Copy out the lines below verbatim, starting with the line that contains "What is the distance from the" and continuing through the last of them. Omit the pictures.

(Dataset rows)
↓
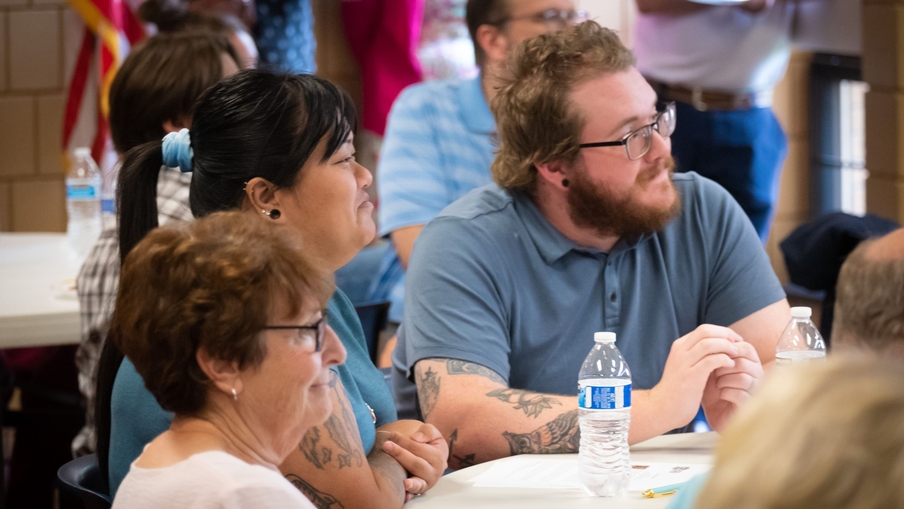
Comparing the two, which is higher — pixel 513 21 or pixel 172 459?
pixel 513 21

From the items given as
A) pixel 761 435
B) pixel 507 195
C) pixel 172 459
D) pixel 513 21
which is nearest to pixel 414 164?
pixel 513 21

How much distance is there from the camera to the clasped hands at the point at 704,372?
1807mm

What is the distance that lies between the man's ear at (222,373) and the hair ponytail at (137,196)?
55cm

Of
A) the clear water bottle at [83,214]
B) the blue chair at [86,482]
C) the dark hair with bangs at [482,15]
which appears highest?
the dark hair with bangs at [482,15]

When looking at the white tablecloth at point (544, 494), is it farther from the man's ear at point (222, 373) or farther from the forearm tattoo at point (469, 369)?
the man's ear at point (222, 373)

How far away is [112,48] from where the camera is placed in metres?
4.84

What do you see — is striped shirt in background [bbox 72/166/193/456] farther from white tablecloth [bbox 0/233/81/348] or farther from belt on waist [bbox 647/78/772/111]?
belt on waist [bbox 647/78/772/111]

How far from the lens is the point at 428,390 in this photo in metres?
1.99

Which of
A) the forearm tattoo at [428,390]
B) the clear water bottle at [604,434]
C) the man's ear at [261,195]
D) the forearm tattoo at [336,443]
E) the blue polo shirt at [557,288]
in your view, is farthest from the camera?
the blue polo shirt at [557,288]

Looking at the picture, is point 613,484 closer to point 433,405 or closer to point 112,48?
point 433,405

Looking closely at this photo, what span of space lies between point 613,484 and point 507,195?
0.82 metres

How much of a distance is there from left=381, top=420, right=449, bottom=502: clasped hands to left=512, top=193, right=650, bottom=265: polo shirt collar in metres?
0.54

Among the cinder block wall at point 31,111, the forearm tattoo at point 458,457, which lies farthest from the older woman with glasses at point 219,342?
the cinder block wall at point 31,111

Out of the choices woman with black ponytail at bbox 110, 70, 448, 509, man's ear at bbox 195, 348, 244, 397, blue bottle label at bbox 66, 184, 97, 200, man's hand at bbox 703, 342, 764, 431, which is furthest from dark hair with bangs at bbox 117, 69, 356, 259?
blue bottle label at bbox 66, 184, 97, 200
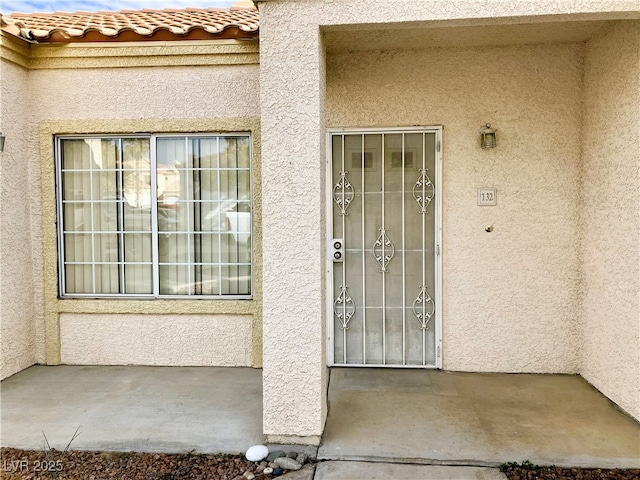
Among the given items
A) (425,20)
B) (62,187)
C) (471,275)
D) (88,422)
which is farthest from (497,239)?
(62,187)

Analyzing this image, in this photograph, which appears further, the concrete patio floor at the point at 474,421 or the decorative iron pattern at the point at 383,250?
the decorative iron pattern at the point at 383,250

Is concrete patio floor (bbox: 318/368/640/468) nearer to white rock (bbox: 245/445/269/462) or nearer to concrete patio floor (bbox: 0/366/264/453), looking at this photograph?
white rock (bbox: 245/445/269/462)

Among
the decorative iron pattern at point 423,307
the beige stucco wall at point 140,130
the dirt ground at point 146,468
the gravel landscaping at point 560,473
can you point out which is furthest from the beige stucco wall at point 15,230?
the gravel landscaping at point 560,473

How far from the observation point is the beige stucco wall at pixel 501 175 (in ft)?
20.8

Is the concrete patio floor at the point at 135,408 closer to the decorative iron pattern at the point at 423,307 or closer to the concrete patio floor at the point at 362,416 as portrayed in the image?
the concrete patio floor at the point at 362,416

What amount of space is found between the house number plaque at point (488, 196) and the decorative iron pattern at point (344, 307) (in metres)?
2.35

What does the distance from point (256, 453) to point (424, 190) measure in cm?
415

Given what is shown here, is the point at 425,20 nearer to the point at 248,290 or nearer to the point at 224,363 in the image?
the point at 248,290

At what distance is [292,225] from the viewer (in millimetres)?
4570

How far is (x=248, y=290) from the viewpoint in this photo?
23.2 ft

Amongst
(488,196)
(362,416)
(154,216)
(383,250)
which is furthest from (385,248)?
(154,216)

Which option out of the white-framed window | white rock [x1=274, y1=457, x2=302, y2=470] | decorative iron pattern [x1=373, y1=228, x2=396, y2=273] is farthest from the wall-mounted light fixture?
white rock [x1=274, y1=457, x2=302, y2=470]

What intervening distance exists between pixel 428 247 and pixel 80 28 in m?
6.25

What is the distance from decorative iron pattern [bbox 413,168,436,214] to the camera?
21.6 feet
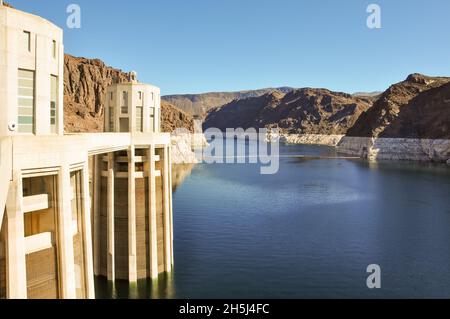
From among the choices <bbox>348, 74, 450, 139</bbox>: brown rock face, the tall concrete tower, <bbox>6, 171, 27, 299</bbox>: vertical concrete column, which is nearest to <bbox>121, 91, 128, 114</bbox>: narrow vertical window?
the tall concrete tower

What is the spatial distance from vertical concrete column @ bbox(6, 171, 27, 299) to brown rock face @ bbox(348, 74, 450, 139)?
142 meters

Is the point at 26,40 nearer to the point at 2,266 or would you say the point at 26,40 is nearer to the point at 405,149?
the point at 2,266

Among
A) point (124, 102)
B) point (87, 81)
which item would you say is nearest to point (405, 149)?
point (87, 81)

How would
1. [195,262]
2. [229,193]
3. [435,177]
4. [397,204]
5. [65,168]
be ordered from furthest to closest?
[435,177], [229,193], [397,204], [195,262], [65,168]

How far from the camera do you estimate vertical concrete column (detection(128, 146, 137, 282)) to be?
25.9 metres

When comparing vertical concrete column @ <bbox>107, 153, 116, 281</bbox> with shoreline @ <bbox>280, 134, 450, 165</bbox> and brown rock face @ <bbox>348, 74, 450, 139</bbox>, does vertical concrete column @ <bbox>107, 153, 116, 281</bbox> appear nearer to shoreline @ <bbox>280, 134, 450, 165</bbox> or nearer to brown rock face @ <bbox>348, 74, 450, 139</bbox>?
shoreline @ <bbox>280, 134, 450, 165</bbox>

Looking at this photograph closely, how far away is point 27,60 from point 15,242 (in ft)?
17.3

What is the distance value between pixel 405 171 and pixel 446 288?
8272cm

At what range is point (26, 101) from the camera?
12.5m

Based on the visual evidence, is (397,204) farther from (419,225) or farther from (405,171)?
(405,171)

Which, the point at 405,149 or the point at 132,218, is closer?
the point at 132,218

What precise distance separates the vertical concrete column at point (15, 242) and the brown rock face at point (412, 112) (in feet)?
465
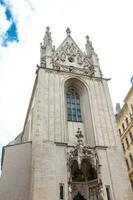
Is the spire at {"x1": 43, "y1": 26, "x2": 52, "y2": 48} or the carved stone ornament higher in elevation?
the spire at {"x1": 43, "y1": 26, "x2": 52, "y2": 48}

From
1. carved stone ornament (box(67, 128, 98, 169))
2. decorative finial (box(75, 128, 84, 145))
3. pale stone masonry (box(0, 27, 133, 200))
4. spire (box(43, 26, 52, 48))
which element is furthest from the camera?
spire (box(43, 26, 52, 48))

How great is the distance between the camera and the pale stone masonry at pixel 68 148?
15984mm

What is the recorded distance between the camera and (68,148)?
18.0m

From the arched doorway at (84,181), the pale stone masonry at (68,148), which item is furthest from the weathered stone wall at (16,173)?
the arched doorway at (84,181)

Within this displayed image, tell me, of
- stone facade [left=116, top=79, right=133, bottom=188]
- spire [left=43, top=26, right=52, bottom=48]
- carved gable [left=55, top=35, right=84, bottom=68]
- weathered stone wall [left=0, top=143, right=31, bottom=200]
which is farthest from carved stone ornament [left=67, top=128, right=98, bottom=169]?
spire [left=43, top=26, right=52, bottom=48]

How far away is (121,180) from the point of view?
17172 mm

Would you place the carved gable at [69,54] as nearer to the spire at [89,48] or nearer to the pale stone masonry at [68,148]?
the spire at [89,48]

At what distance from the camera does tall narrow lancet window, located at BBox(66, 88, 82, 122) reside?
21219 mm

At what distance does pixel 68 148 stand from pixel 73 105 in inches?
218

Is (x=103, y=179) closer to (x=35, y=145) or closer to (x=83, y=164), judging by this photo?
(x=83, y=164)

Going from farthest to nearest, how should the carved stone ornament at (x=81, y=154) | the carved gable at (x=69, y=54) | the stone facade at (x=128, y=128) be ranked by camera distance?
the stone facade at (x=128, y=128)
the carved gable at (x=69, y=54)
the carved stone ornament at (x=81, y=154)

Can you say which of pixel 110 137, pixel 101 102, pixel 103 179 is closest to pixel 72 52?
pixel 101 102

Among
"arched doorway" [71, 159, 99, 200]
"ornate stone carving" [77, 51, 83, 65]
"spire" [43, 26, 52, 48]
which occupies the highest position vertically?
"spire" [43, 26, 52, 48]

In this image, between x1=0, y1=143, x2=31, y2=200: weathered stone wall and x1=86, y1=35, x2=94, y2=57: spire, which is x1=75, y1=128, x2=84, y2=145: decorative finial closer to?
x1=0, y1=143, x2=31, y2=200: weathered stone wall
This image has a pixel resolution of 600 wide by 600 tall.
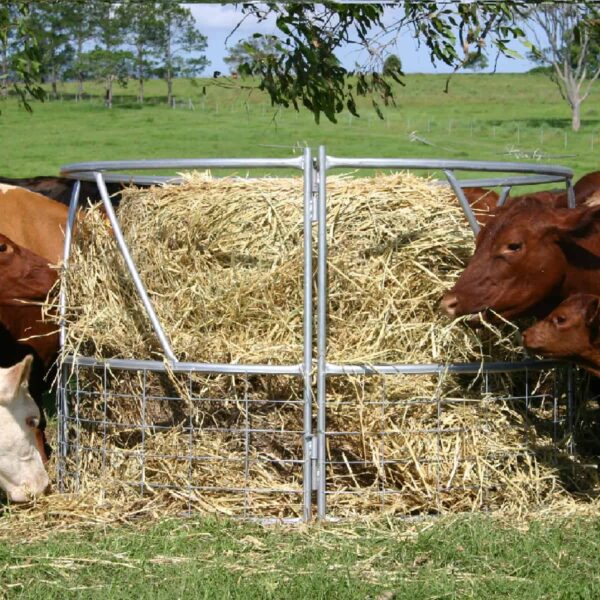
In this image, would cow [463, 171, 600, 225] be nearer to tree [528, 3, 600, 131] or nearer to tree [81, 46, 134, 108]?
tree [528, 3, 600, 131]

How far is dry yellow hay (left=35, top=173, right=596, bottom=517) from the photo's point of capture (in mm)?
5738

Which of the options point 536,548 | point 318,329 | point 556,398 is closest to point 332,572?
point 536,548

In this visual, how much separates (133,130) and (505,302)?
38.0 m

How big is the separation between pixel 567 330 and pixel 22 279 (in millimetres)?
3201

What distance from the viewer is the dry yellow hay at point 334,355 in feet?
18.8

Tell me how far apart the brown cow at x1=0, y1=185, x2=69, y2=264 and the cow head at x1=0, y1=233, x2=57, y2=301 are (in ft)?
3.30

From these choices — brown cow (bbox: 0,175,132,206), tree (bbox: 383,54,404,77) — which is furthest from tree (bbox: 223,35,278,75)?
brown cow (bbox: 0,175,132,206)

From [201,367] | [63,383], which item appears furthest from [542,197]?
[63,383]

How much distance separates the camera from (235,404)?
19.2ft

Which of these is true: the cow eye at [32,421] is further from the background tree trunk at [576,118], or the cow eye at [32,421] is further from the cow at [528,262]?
the background tree trunk at [576,118]

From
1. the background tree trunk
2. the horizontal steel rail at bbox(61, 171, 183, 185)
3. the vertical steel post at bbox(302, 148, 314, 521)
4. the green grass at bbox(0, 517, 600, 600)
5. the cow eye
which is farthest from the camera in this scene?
the background tree trunk

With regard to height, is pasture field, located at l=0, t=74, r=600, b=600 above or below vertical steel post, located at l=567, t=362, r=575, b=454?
below

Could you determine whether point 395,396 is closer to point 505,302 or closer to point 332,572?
point 505,302

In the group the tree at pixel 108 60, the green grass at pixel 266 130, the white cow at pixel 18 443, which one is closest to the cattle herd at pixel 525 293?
the white cow at pixel 18 443
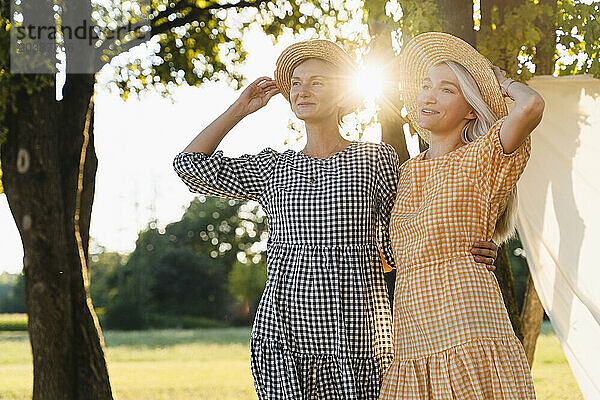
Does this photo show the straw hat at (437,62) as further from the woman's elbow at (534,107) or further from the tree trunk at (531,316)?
the tree trunk at (531,316)

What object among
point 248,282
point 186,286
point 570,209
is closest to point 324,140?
point 570,209

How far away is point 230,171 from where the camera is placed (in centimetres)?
264

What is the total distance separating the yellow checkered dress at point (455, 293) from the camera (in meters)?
2.27

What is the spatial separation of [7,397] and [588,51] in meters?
10.9

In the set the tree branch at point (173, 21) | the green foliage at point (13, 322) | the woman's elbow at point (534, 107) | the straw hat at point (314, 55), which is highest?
the tree branch at point (173, 21)

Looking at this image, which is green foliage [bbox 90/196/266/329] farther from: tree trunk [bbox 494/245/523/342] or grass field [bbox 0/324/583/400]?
tree trunk [bbox 494/245/523/342]

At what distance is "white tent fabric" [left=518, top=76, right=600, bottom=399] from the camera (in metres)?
4.12

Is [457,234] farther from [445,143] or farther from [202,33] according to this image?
[202,33]

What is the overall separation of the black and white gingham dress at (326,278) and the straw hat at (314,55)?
0.28 m

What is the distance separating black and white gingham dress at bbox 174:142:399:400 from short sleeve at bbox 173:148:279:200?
20 millimetres

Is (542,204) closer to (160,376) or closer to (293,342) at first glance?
(293,342)

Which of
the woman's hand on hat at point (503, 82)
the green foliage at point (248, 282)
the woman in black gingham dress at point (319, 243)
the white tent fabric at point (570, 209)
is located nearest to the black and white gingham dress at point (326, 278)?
the woman in black gingham dress at point (319, 243)

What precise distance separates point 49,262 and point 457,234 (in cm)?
385

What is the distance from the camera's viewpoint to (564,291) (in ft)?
14.3
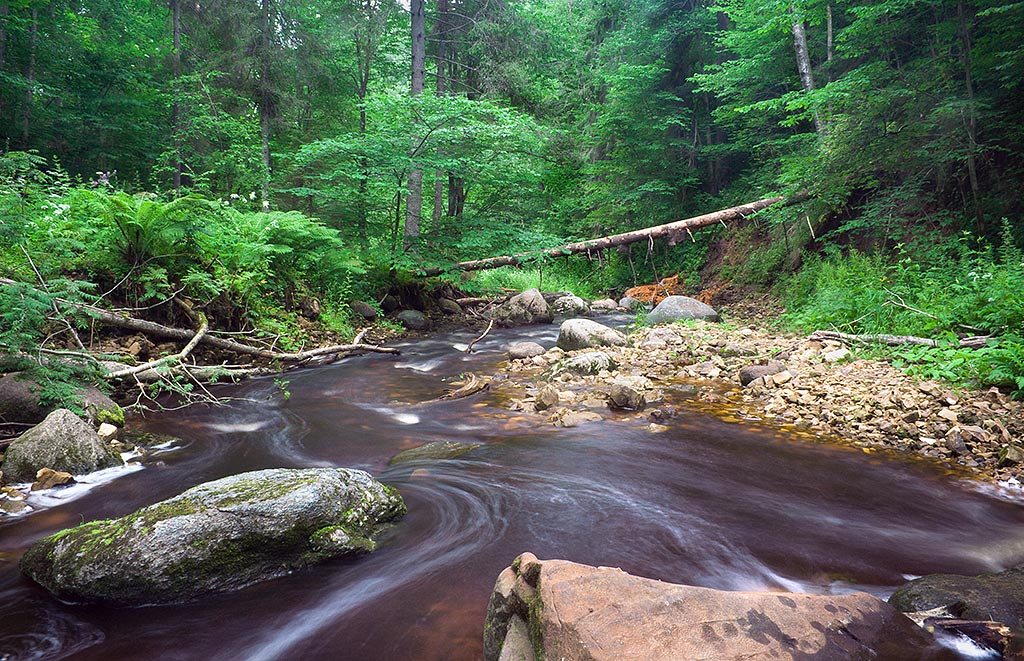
↑
*RESPONSE BELOW*
What is the distance from the camera's viewpoint to (564,291) (in ft)?
14.3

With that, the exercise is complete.